BEGIN Extract

Sunday, February 27, 2011

@ the Oscars

Hey, did anyone just notice that gifted children's book author Shaun Tan (just get off yer couch and read The Arrival already...) just won an Oscar? How cool is that? I actually clapped out loud.

More news from me coming soon, promise. It's just sometimes a girl needs a night off watching some TV.

Wednesday, February 23, 2011

5 qualities someone interested in my job should have

The final post relating to my talk at the University of Ottawa....
(Part One: 5 best things about my job; Part Two: 5 most challenging things about my job)
  1. Patience
: Not just with the public, although that is certainly important in reference and readers' advisory work! Perhaps I put this quality first because I feel it is the one I most struggle with every day. You must have patience with yourself (ha!), with projects that fail and ideas that grow slowly, with staff dealing with change, with the system itself (your library, your city, your province, your country, your profession!).
  2. A genuine interest in people: Sounds obvious, but think about this a bit more deeply. Librarians in general tend to be curious about the world, but someone in a job similar to mine has to also be innately very curious about his or her neighbourhood, employees and colleagues. Who they are, what they are interested in, how they use the library (or don't use it), what they can contribute to the organisation, what they want to learn, what they have already learned that can be shared (expertise!), and so on. I was in the middle of writing this post when I saw a comment one of my colleagues had written after the 5 best things post, with respect to professionals and paraprofessionals, and I think it's applicable here: "The library and librarians would be well-served to remember that they have a wealth of knowledge within their own four walls and institutions." Indeed!

END Extract

Tasks for this exercise
• A. In the blog post on qualities for the writer's library job, switch "projects" to "plans" and give everything from "(Part One: 5" down to "country, your profession!).".
• B. According to the blog post on qualities for the writer's library job, why might patience be listed first?
• C. Extend the blog post on qualities for the writer's library job, picking up after its final sentence.
The lines that come next are drawn from a different source.

BEGIN Stored data

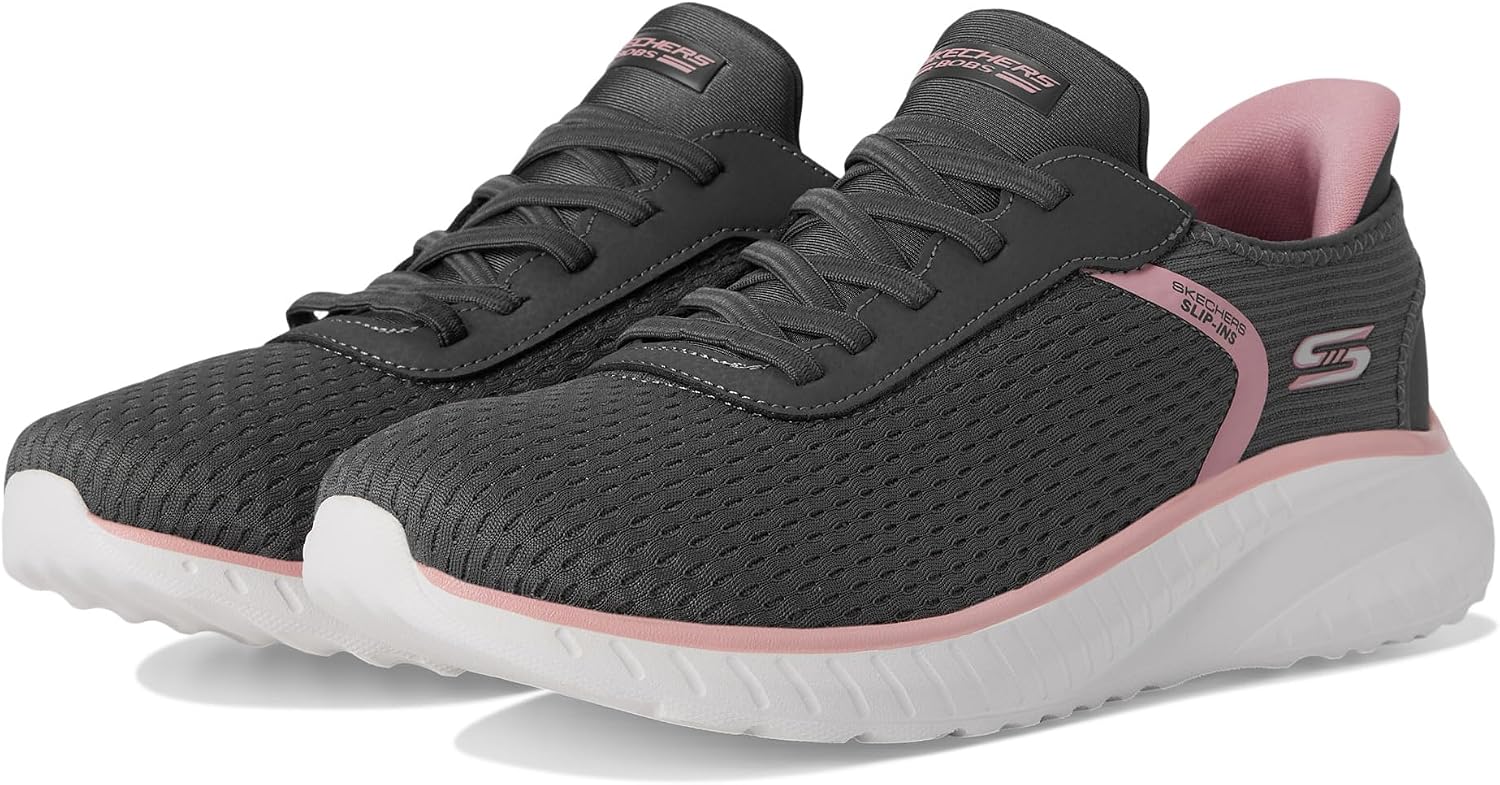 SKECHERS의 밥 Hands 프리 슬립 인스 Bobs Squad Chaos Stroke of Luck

END Stored data
BEGIN Stored data

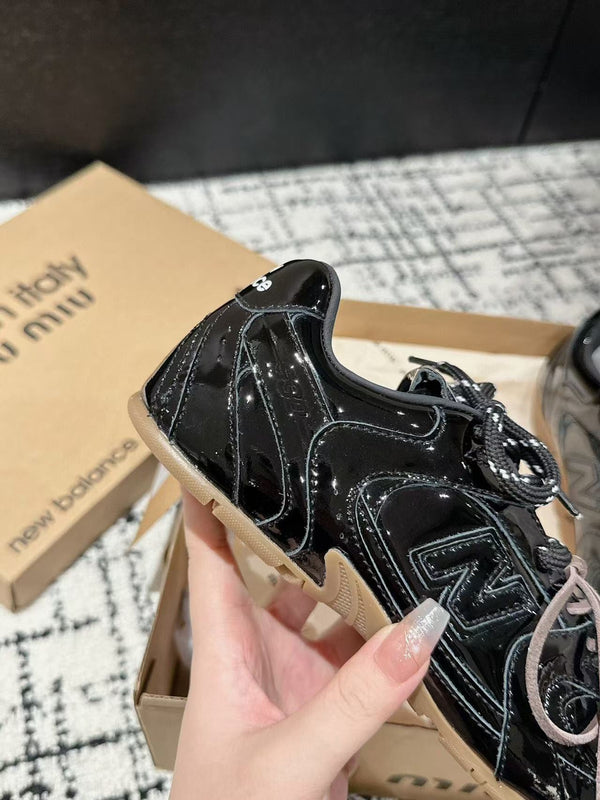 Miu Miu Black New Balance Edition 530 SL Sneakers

END Stored data
BEGIN Stored data

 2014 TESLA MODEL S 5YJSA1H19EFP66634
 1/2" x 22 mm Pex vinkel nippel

END Stored data

Results by task
• A.
(Part One: 5 best things about my job; Part Two: 5 most challenging things about my job)
  1. Patience
: Not just with the public, although that is certainly important in reference and readers' advisory work! Perhaps I put this quality first because I feel it is the one I most struggle with every day. You must have patience with yourself (ha!), with plans that fail and ideas that grow slowly, with staff dealing with change, with the system itself (your library, your city, your province, your country, your profession!).

• B. The writer suggests patience may be listed first because it is the quality the writer feels they struggle with most every day.

• C.
  3. An awareness of boundaries, and the ability to draw them: Man, if I could give every library school student a piece of advice, it would be to master this. I'm referring here to both personal boundaries (what is the level of personal information you are willing to share with a colleague? With a patron? How will you establish these norms so that everyone is comfortable and no one feels threatened / slighted? Will you make friends with your colleagues? Your employees?) and professional boundaries (what kind of an organisation can you work for? What are your workplace boundaries? How can you establish a kind of balance?)
  4. Sympathy across boundaries: ... And I phrase it that way not simply in homage to my thesis, or because of the name of this blog. Directly related to #3 above. You need to be interested in the people in your communitIES, and you also need to feel compassion and sympathy for them. That means everyone from the local city councillor to the resident of the local shelter.
  5. A strong set of your own personal and professional values
: Again, this one is applicable to anyone, but especially important if you are going to be working in an environment in which you might be the only professional. Articulating your values will help you when your boundaries are challenged at work, and also help you set the standard in your workplace (hopefully), and exhibit true leadership. So, decide now how you feel about, say, gaming in libraries, or whether your small community branch should carry all the classics, even if you are a 15-minute walk from the Central library...? Now explain your position on this, as it relates to your values, to an employee.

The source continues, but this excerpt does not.